Reproduce word for word the part of the forum thread on the Bohr hydrogen atom that runs from "The Bohr model" up to and including "Hydrogen atom instead.".

#### [PASSAGE SHOWN]

..........

Can anyone tell me how to calculate the known orbital wavelengths of the
Bohr Hydrogen atom whe [N1] = 9.12x10^-8 m, [N2] = 3.65x10^-7 m, etc.
using the de Broglie wavelength equation of current Quantum Mechanics
whe

wavelength of moving particle = Plank's constant / mass x orbital
velocity.

Thanks in advance.

Jeff

Jeff Lee wrote:

Can anyone tell me how to calculate the known orbital wavelengths

What do you mean by "orbital wavelengths"?


of the Bohr Hydrogen atom whe [N1] = 9.12x10^-8 m, [N2] = 3.65x10^-7
m, etc.

What are [N1] and [N2]?


using the de Broglie wavelength equation of current Quantum
Mechanics whe

wavelength of moving particle = Plank's constant / mass x orbital
velocity.

There is no such thing as "orbital velocity". Electrons don't move
on "orbits" in the atom. Or do you mean something like the square
root of the expectation value of velocity squared? (in other words,
the standard deviation of velocity, because the expectation value
for the velocity itself is zero).


Bye,
Bjoern

Don't post in HTML. It makes a mess of replying in-line.
The Bohr model of the hydrogen atom died a death about seventy or eighty years ago.
Learn to understand the solution to the Schrodinger equation for the Hydrogen atom instead.

Franz Heymann

"Jeff Lee" wrote in message ...

..........

#### [PROVIDED INFORMATION]
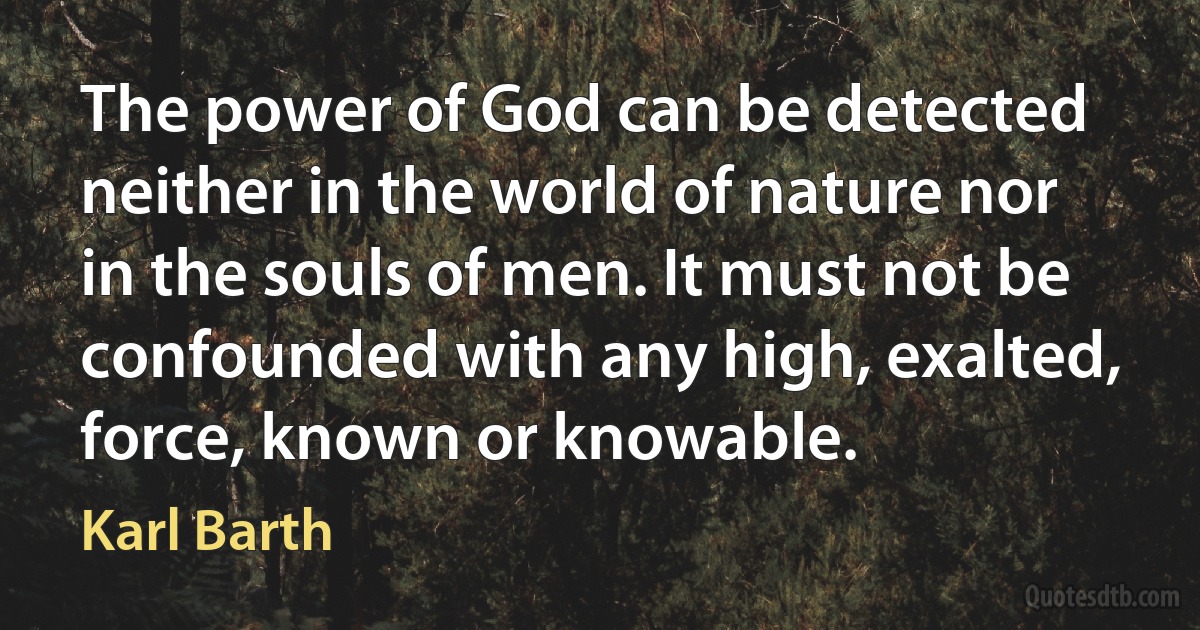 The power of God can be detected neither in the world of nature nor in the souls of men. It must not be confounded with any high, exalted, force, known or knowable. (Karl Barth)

..........

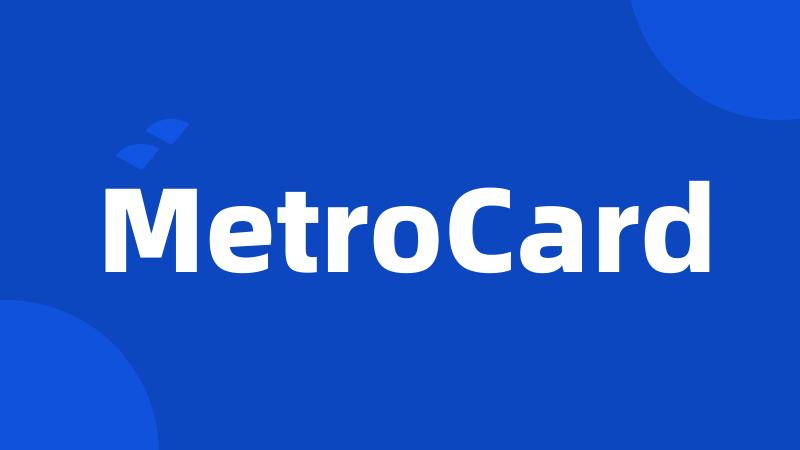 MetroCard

..........

#### [ANSWER BELOW]
The Bohr model of the hydrogen atom died a death about seventy or eighty years ago.
Learn to understand the solution to the Schrodinger equation for the Hydrogen atom instead.